**Tasks to complete:**
1. In the article on whether APL is dead, which language is said to have spent years in obscurity before becoming at least reasonably well known?
2. Extend the article on whether APL is dead, beginning after its final paragraph.

-- Exercise text follows --

8 min read

Is APL Dead?

Is APL dead? Not anymore. Changes in modern hardware, business needs, development methods, and our understanding of programming makes APL in its modern state perhaps more relevant and viable than ever before.
Is APL Dead?
Photo by Sigmund / Unsplash

A recent post by Hillel Wayne about influential dead languages (well, mostly dead, he notes) has reminded me that there is a lot about APL that people do not know, and with the obscurity of APL in the wide world of programming, one must be forgiven for thinking of APL in terms of a dead (mostly) language. But this question comes up so much that I think it is worthwhile to examine APL in this light and clarify the understanding of APL in the modern world. Let us examine this question in three parts:

  1. What makes a language dead?
  2. Why isn't APL dead, and why might it appear dead to some people?
  3. What makes APL not just "not dead," but also uniquely alive?

What makes for a dead language? In short, lack of life. But how does this apply to programming languages? The proxy measures of popularity and userbase can help us, because popular languages are never dead. The reason for this is that the languages with many developers and users are almost always evolving and inventing new features, code, and interfaces. They maintain their connection to modern devices and interfaces. Nonetheless, popularity is not everything. After all, Haskell spent years in obscurity before becoming at least reasonably well known, even if its popularity has never topped the global charts.

Life is creation and movement and potential. A language dies when it ceases to provide value in these dimensions. In other words, when a language no longer has anything to contribute, when it is no longer suitable for creating new ideas, when it no longer keeps pace with the needs of the user, it dies.

Languages that maintain usability while embedding unique or innovative models of thinking and problem solving are much more resilient to losses in popularity. Indeed, most new languages rise from obscurity precisely because of a unique combination of usability and newness/innovation in some way that matters. But languages like APL are a great example of how even great languages may lapse into obscurity due to market forces and failures to deliver value in the right niche. What is the maxim? Change is the only constant. But let's not forget that history repeats itself.

-- Exercise text concluded --
-- Dataset content follows --

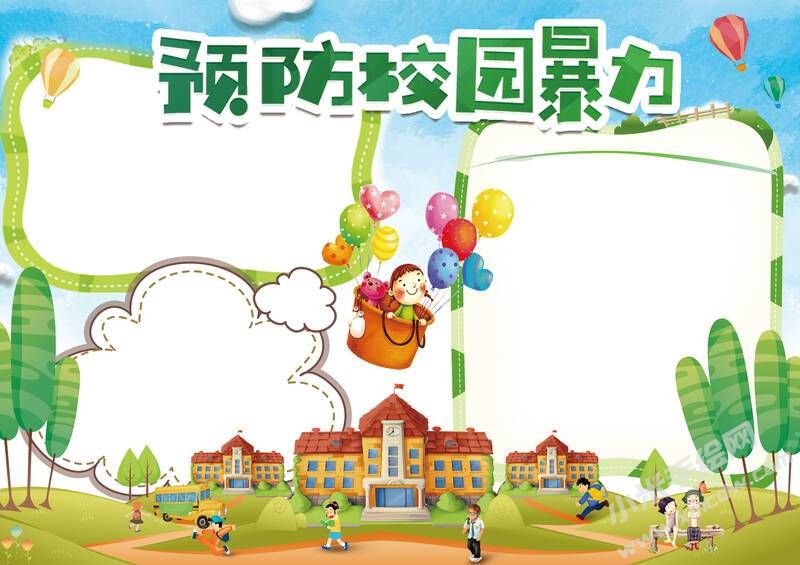 預防校園暴力手抄報模板無字版（第二版）.jpg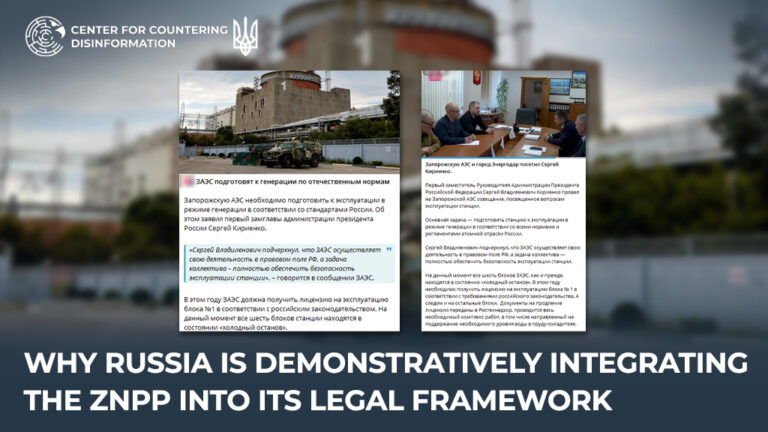 Why Russia is demonstratively integrating the ZNPP into its legal framework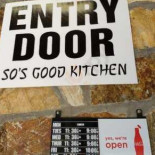 So's Good Kitchen Comida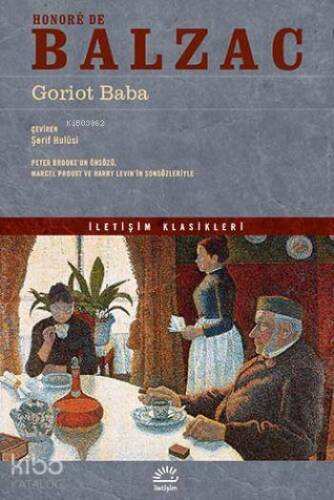 Goriot Baba - 1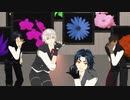 【MMD刀剣乱舞】修正・改変版　伊達組ギミギミ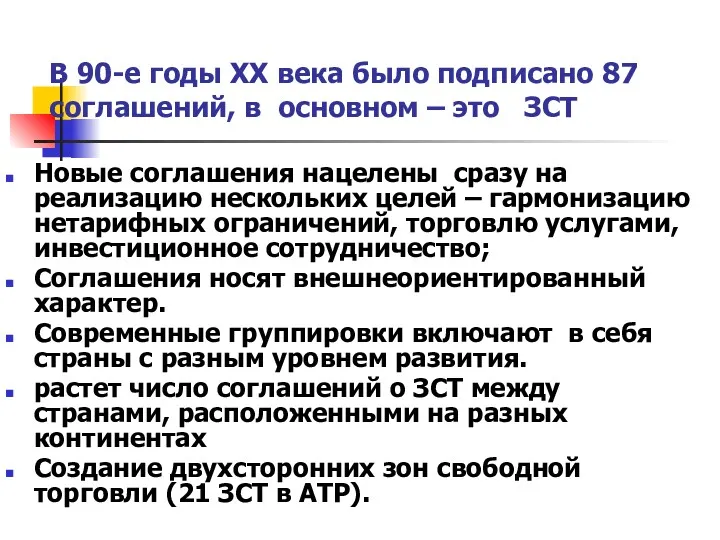 В 90-е годы ХХ века было подписано 87 соглашений, в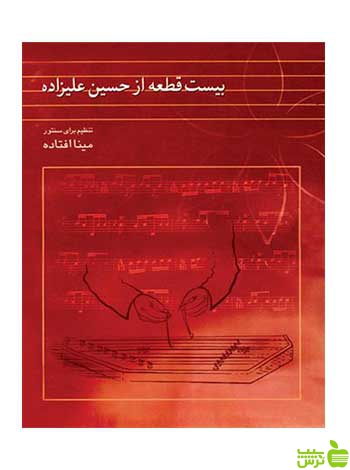 بیست قطعه از حسین علیزاده مینا افتاده ماهور - سیب ترش - SibTorsh تخفیف ویژه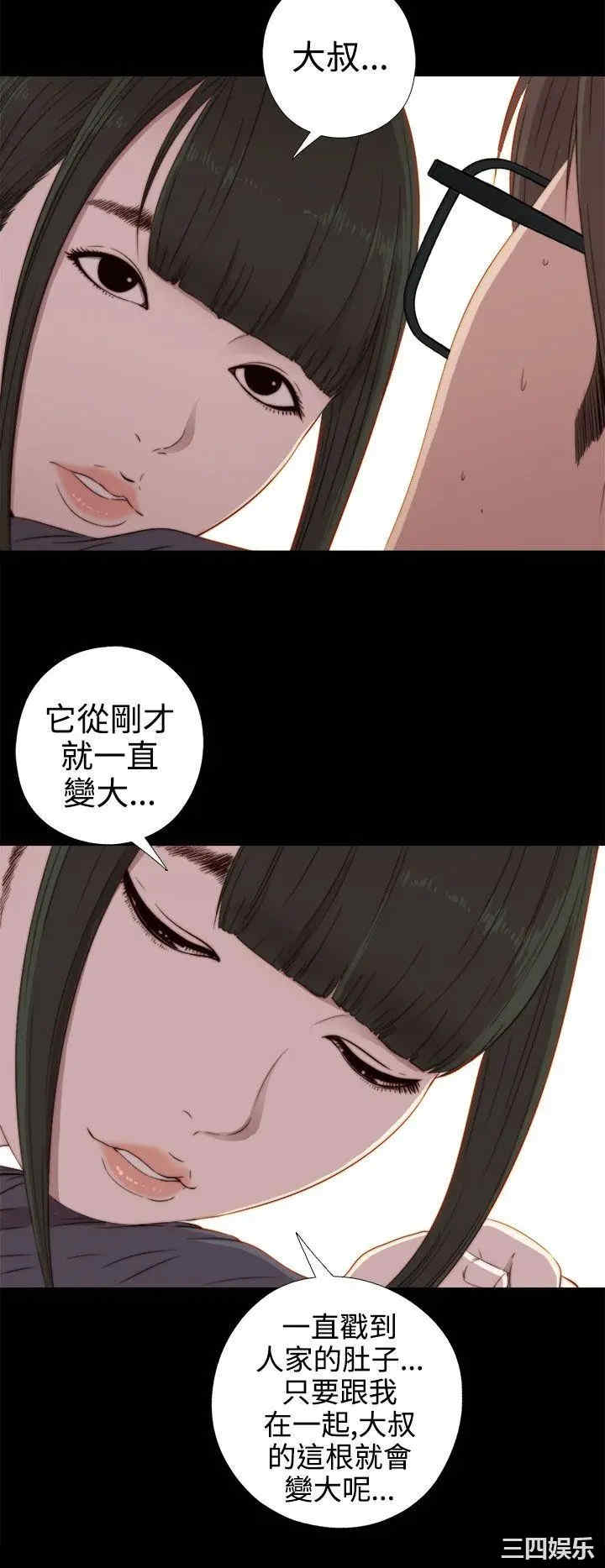 第16张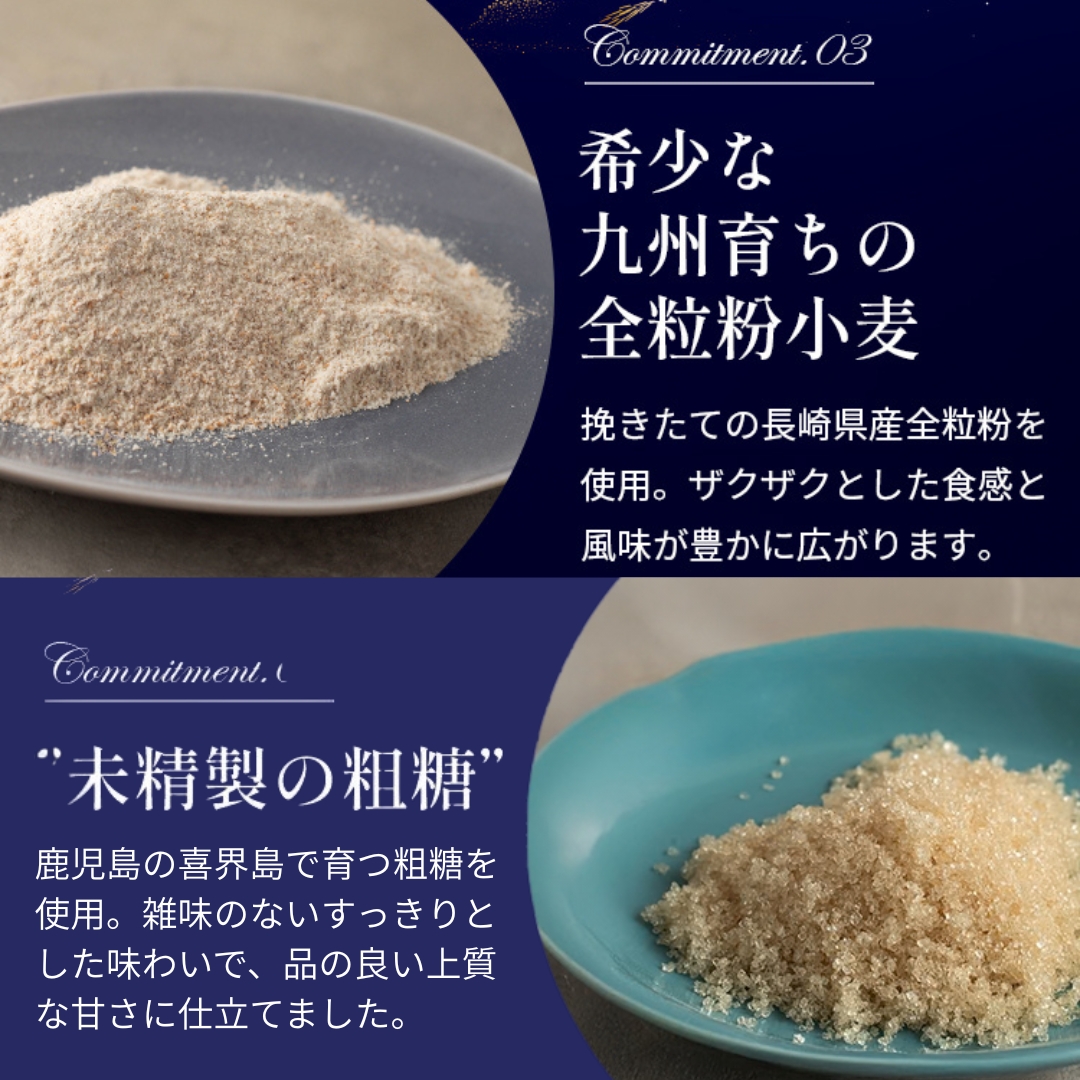 母の日限定キャラメル焼き菓子アソート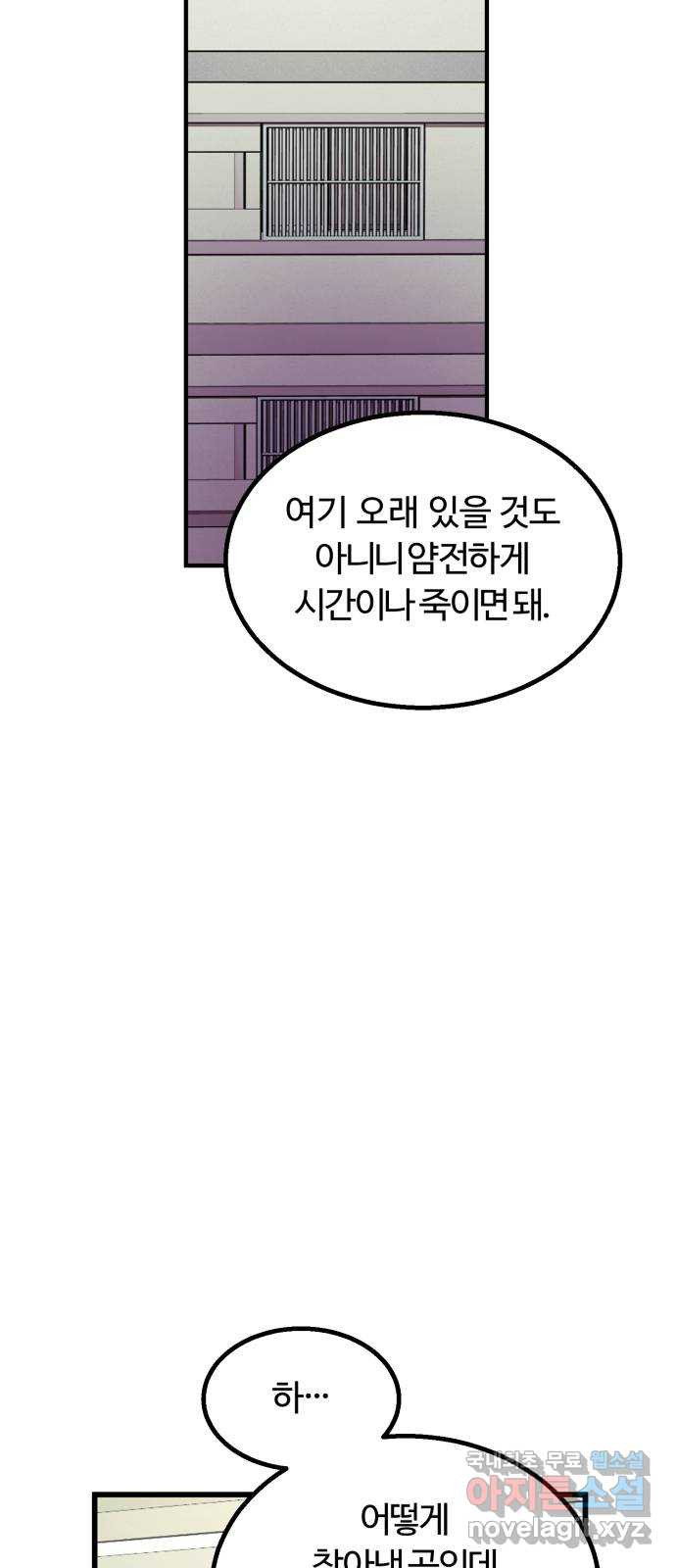 경비실에서 안내방송 드립니다 35화 - 웹툰 이미지 36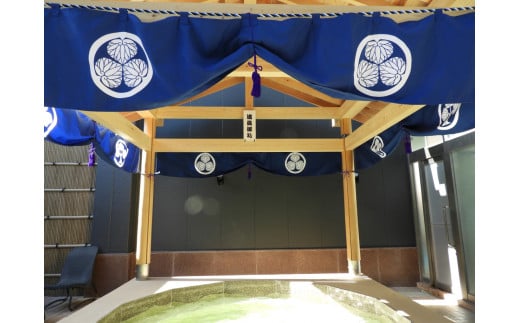 四日市温泉おふろcafe湯守座フリータイム入館招待券2枚セット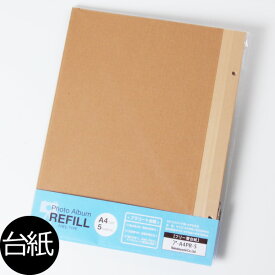 楽天市場 フォトアルバム ハガキサイズ 書き込みの通販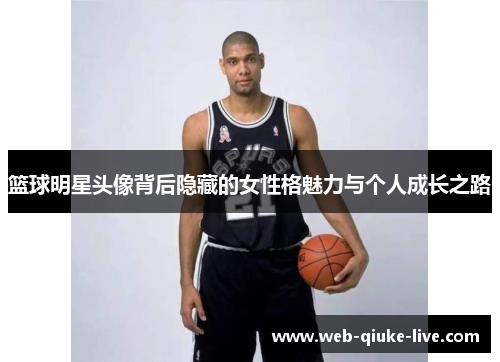 篮球明星头像背后隐藏的女性格魅力与个人成长之路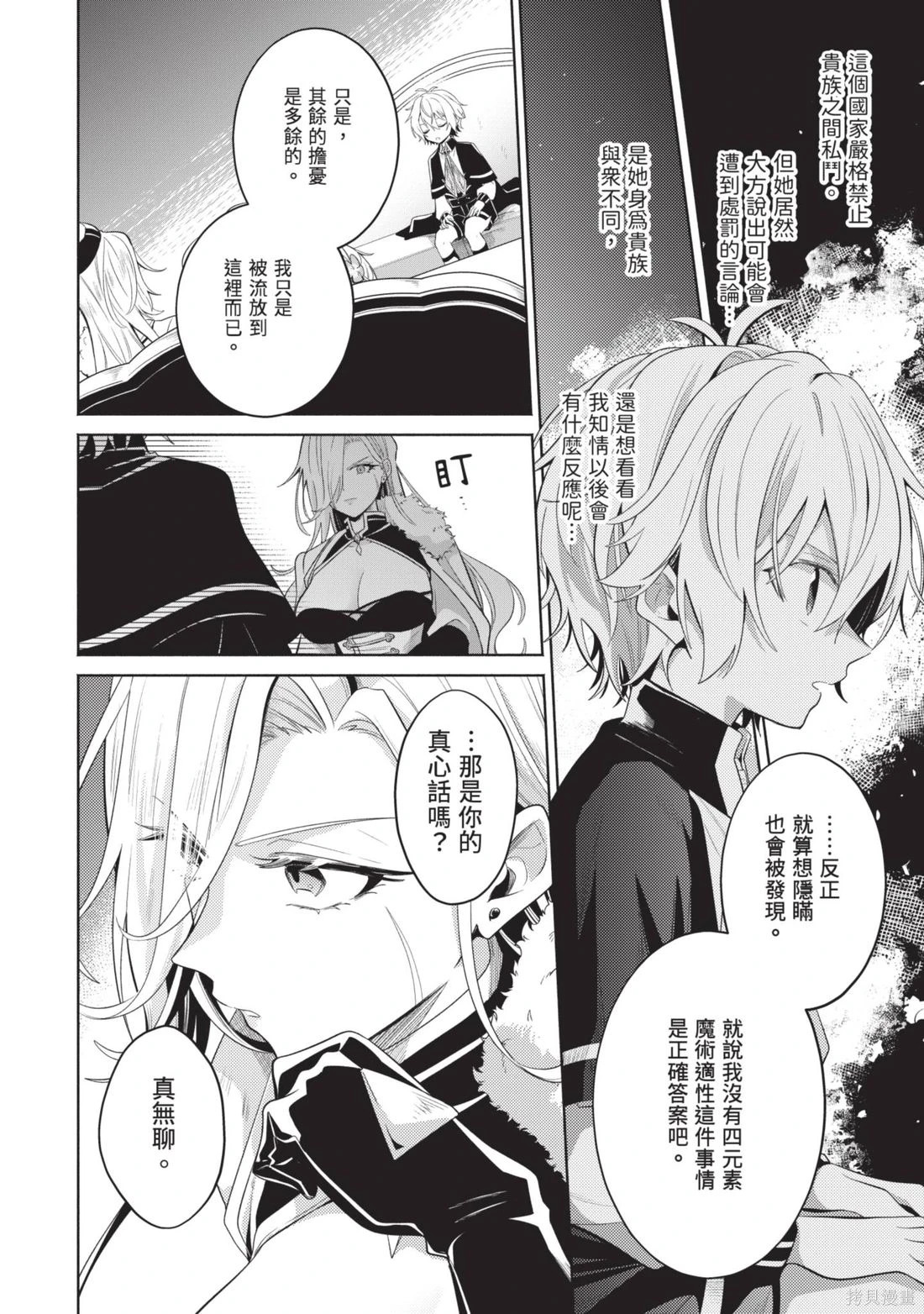 第3卷 第154页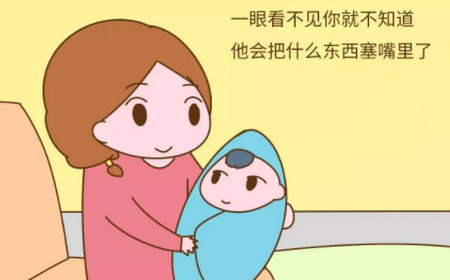 孩子这2个令人抓狂的习惯，其实是大脑在偷偷发育！家长可不要误会了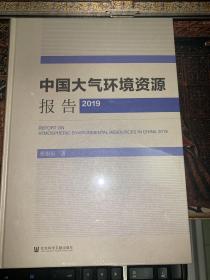 中国大气环境资源报告（2019） 蔡银寅 著9787520185028 社会科学文献出版社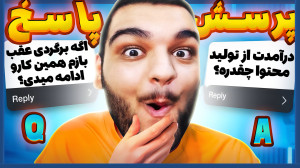 درآمدت چقدره؟ جواب به سوالات ج...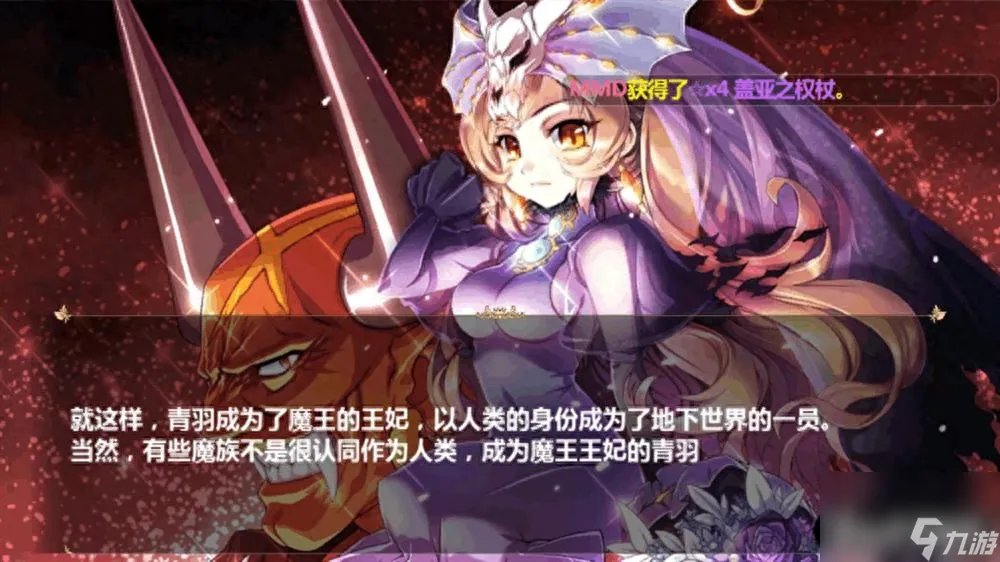 美少女梦工厂4魔嫁任务玩法 美少女梦工厂各大嫁线达成条件推荐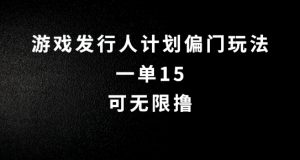 抖音无脑搬砖玩法拆解，一单15.可无限操作，限时玩法，早做早赚【揭秘】-沐风资源库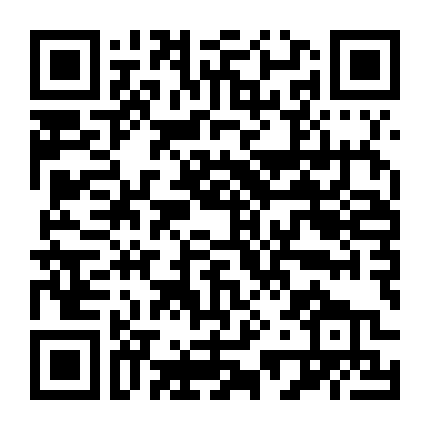 Trần Duyên Bất Thần Sơn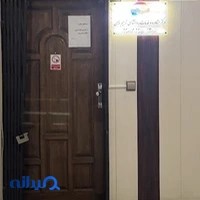 کلینیک توانبخشی پرتو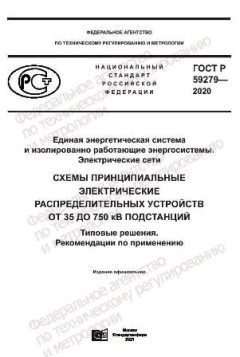 GOST R 59279-2020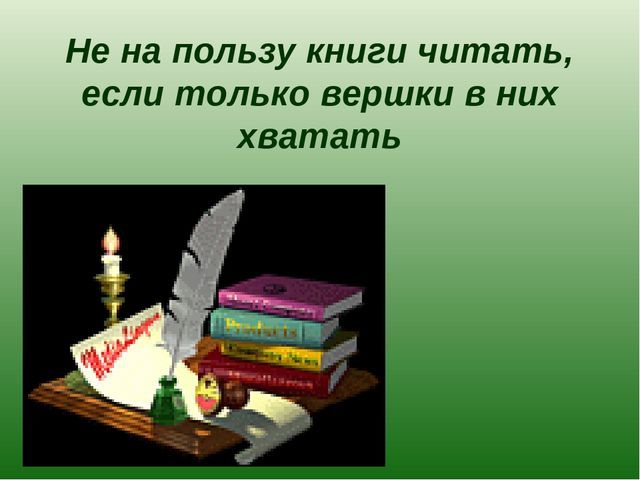 Что значит не на пользу читать коли только вершки хватать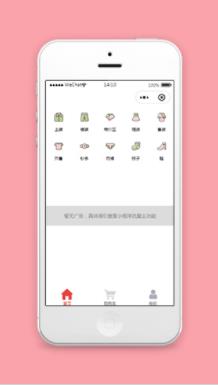 天使童装购物商城小程序首页样式模板下载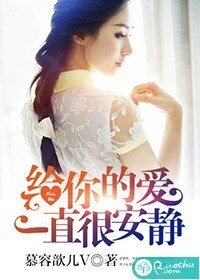 给你的隘一直很安静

-- Dataset content concluded --

**Response list:**
1. Haskell

2.
Often, a new language may die relatively quickly, as newness wears off and its essence is absorbed into other languages. The less fundamental uniqueness and value in a language, the faster a language can die. That's why we see so many languages that might be legacy still kicking in certain niches: their value is insanely high, or perceived to be so in those areas.

The truth is, APL very nearly did die.

APL thrived in the 70's and 80's as an ultra-high productivity language for solving a problem rapidly and accurately. It gave access to the mainframes that others could not. Universities' Computer Science departments actually found it too easy, and many departments embracing the software engineering model or formal methods model a la Dijkstra ran a heavy campaign against APL.

During the 90's, the wave of Software Engineering, Personal Computers, and Object-oriented Programming (tm), swallowed up any alternatives. The APL vendors did not adequately respond and the fashion of the day meant that the user-focused, rapid development of APL became persona non grata in short order. The growing popularity of spreadsheets meant APL was fighting a two-front war and it lost ground (mindshare) quickly. Efforts such as J failed to achieve sufficient marketshare to turn the tide.

Despite this, APL continued to provide very high value to its existing customers, and Dyalog continued to invest not only in maintaining the language, but evolving and growing it to remain relevant and in many ways still ahead of the times (by about 20 years it seems). The result is a very solid language with some of the best tooling out there. The late great John Scholes introduced functional programming into the language at least a decade before anyone in mainstream programming (including John himself) realized how relevant it would become.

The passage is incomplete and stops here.